課題 - 「サンリオ力」を論じた文章から、「Twitterで、おなかが痛」で始まり「ハンギョドンもそれなりに当たった。」で終わる部分を引用してください。

==== 抽出テキスト ====

新しい概念「サンリオ力」を提唱します

造語には、力がある。

深澤真紀による「草食男子」は、もはや一般概念といってもよい浸透ぶりである。いち現象を示すための単語というレベルを超えた。もはやその単語自身があらたな価値観を作り出しているように感じる。

トヨタ自動車の岡本渉による「見える化」は、「可視化」に置換しても意味が通じる言葉にもかかわらず、好んで使われるし、実際ニュアンスが違うように感じる。

赤瀬川原平による「老人力」、安野モヨコによる「女子力」など、「~力」と名のつく造語がある。僕は、「サンリオ力」という造語を提案したい。

「サンリオ力」とは、多様性を確保すること、である。多様性そのものではなく、それを確保すること、に重みをおいている。

おまえは何を言っているんだって? サンリオの歴代キャラクター群を見てごらんなさい。

「もうこれは定番だよね」、「あ、こんなキャラクターいたな、なつかしー」と思うキャラクター、多かったと思う。

でもね、「こんなんあったんや…」的なキャラクターの多さ!これが「サンリオ力」である。

いくつかキャラクターの例を挙げてみよう。

 

カルチャーショックというキャラクターがいる。

『西洋の文化を学ぶために花の都パリに洋行したお侍さん、 夢之介と鉄之進が体験するカルチャーショック!』
「これが商品化されていた」という事実が僕にとってカルチャーショックだぞ。これがヒットするロジックが、皆目わからない。でも、これ、当たっていたのかもしれない。

 

ピエロ・カモメ・きりん、などは、もう一般名詞である。「Windows」と同じですよ。

 

Twitterで、おなかが痛いことを「ぽんぽんぺいん」と称するのがはやっている。ノンノン。そいつは古いぜ。これからは、「ぽんぽんひえた」だぜ!!! #ponponhieta

たぶん「みんなのたぁ坊」系を狙ったんだと思う。それにしても、まったくヒットの予感がしない。「もし高校野球の女子マネージャーがドラッカーの『マネジメント』を読んだら」と同じくらいに。僕がサンリオのそれなりに偉い立場だったら、これの商品化リジェクトしてますよ、おそらく。でも、サンリオはコイツを商品化してきた。

そもそも、「みんなのたぁ坊」が成功していた、というのも後知恵である。僕だったら「たぁ坊」もリジェクトしているぞ。しかし、「たぁ坊」は当たった。

 

昔ファミ通で、こんな話を読んだことがある。クレヨンしんちゃんを読んで、これは当たると思った。ゲーム化権を獲得したいと思い、上司にかけあった。上司は「こんな下品なマンガのゲームが当たるはずがない」とそれをリジェクトした。そういう話だった。臼井儀人作品は「おーえるグミ」が一番好きな僕でさえ、上司の気持ちはよくわかる。「クレヨンしんちゃん」は大当たりだ。

 

ハンギョドンもそれなりに当たった。

「半獣半人」ですよ。絶対カースト外。これが当たったのがなぜか、僕には説明できない。

==== データ抜粋 ====

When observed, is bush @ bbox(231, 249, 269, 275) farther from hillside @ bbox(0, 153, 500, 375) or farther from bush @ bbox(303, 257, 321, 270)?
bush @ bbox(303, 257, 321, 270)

====

回答 -
Twitterで、おなかが痛いことを「ぽんぽんぺいん」と称するのがはやっている。ノンノン。そいつは古いぜ。これからは、「ぽんぽんひえた」だぜ!!! #ponponhieta

たぶん「みんなのたぁ坊」系を狙ったんだと思う。それにしても、まったくヒットの予感がしない。「もし高校野球の女子マネージャーがドラッカーの『マネジメント』を読んだら」と同じくらいに。僕がサンリオのそれなりに偉い立場だったら、これの商品化リジェクトしてますよ、おそらく。でも、サンリオはコイツを商品化してきた。

そもそも、「みんなのたぁ坊」が成功していた、というのも後知恵である。僕だったら「たぁ坊」もリジェクトしているぞ。しかし、「たぁ坊」は当たった。

 

昔ファミ通で、こんな話を読んだことがある。クレヨンしんちゃんを読んで、これは当たると思った。ゲーム化権を獲得したいと思い、上司にかけあった。上司は「こんな下品なマンガのゲームが当たるはずがない」とそれをリジェクトした。そういう話だった。臼井儀人作品は「おーえるグミ」が一番好きな僕でさえ、上司の気持ちはよくわかる。「クレヨンしんちゃん」は大当たりだ。

 

ハンギョドンもそれなりに当たった。